Task details
According to the case report excerpt, why was ticagrelor rather than clopidogrel chosen for the patient's antiplatelet therapy? Answer in one to three sentences.
Start of Study text
In the case of our patient, extensive investigations have excluded other possible causes of stroke. Transcranial Doppler examination demonstrated RLS after a “Valsalva maneuver,” strongly suggesting a cardioembolic stroke.^9,10 Therefore, anticoagulant therapy for secondary prevention was deemed appropriate. ¹¹ The patient provided informed consent for off-label use of dabigatran and concomitant consideration of PFO closure. As the patient underwent urgent intracranial stenting during thrombectomy for revealed intracranial subocclusive stenosis, antiplatelet therapy had to be introduced simultaneously, with ticagrelor being chosen. ¹² It has less known possible resistance than clopidogrel (5%–44% clopidogrel nonresponders across various studies). ¹³

The etiology of the verified intracranial stenosis remained uncertain. Although atherosclerotic intracranial artery stenosis could be considered, the absence of involvement of other intracranial blood vessels made atherosclerosis less likely. ¹⁴ Artery dissection, another common cause of ischemic stroke in young adults, was ruled out based on the absence of characteristic morphological features. The possibility of a congenital localized stenosis of LICA was raised, but not confirmed. Such isolated intracranial large vessel stenosis without an identifiable cause is extremely rare and requires specific interventional and therapeutic approaches.

Symptomatic intracranial artery stenosis is the most common cause of stroke worldwide, and can be treated through medical, surgical, or endovascular strategies. ¹⁵ The VISSIT and the SAMMPRIS trials have both compared the efficacy and the success rate of angioplasty with stenting and aggressive medical therapy. They have shown that endovascular intervention does not provide additional benefits.^4,7,16 However, endovascular treatment can be considered for patients unresponsive to medical therapy, yielding a 95.7% success rate and low reocclusion rates (14.7%). ⁴ In our patient, intracranial acute stenting was indicated due to localized intracranial stenosis of the LICA, and antiplatelet therapy was initiated for 3 months, as sole thrombectomy could not achieve sufficient blood flow in the stenotic vessel. Complications arose after 14 weeks from the procedure, with stent restenosis, thrombosis, and distal embolization occurring 2 weeks after discontinuing ticagrelor. Apparently, anticoagulation therapy was not sufficient to prevent thrombotic events in the attenuated blood flow through the stent. By introducing DAPT and ceasing anticoagulation therapy, the thrombus resolved while maintaining stent patency.
End of Study text
Start of Entries supplied
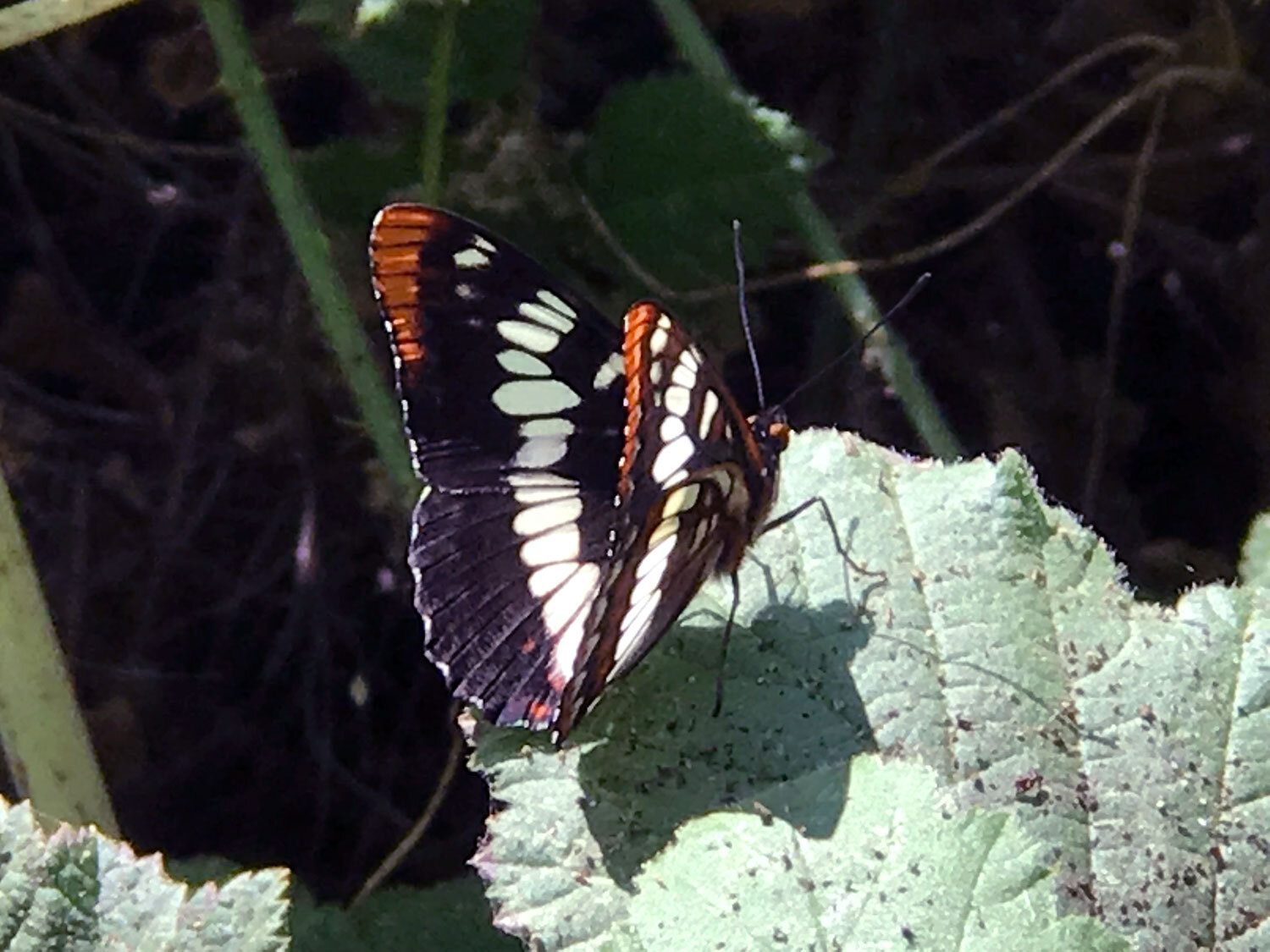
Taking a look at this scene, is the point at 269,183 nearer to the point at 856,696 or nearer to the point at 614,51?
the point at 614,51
End of Entries supplied
Start of Entries supplied
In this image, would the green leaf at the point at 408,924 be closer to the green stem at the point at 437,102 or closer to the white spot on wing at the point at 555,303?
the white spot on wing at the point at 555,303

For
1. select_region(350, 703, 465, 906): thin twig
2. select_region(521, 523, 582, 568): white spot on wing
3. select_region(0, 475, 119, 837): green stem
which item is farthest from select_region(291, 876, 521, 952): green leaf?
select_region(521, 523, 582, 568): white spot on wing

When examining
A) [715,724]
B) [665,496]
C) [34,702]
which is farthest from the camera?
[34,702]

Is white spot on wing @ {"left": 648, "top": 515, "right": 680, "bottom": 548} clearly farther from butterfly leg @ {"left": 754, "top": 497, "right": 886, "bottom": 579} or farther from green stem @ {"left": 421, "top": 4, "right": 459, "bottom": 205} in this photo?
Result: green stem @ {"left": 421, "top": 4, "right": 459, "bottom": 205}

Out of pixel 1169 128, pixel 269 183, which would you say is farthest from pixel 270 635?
End of Entries supplied
Start of Entries supplied
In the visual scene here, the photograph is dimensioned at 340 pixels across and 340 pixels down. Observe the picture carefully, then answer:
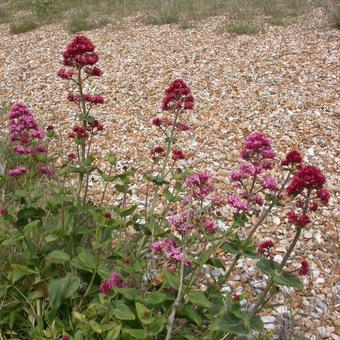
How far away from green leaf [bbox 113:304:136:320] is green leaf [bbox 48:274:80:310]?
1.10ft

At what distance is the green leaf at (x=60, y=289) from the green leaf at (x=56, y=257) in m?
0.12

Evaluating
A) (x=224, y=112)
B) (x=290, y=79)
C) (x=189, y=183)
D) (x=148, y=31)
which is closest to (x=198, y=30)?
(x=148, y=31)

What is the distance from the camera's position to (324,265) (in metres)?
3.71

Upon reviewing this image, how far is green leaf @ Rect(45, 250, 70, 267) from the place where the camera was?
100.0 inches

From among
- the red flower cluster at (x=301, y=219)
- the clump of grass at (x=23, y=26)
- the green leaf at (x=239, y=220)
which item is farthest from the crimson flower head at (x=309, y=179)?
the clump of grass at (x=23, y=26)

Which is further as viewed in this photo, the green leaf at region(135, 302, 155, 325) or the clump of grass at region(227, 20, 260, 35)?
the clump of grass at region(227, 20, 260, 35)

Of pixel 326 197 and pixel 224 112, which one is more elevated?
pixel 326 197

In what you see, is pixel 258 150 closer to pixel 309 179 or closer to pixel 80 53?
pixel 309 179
End of Entries supplied
Solution to the problem
Ticagrelor was chosen because it has less known possible resistance than clopidogrel. Studies report 5%–44% of patients as clopidogrel nonresponders.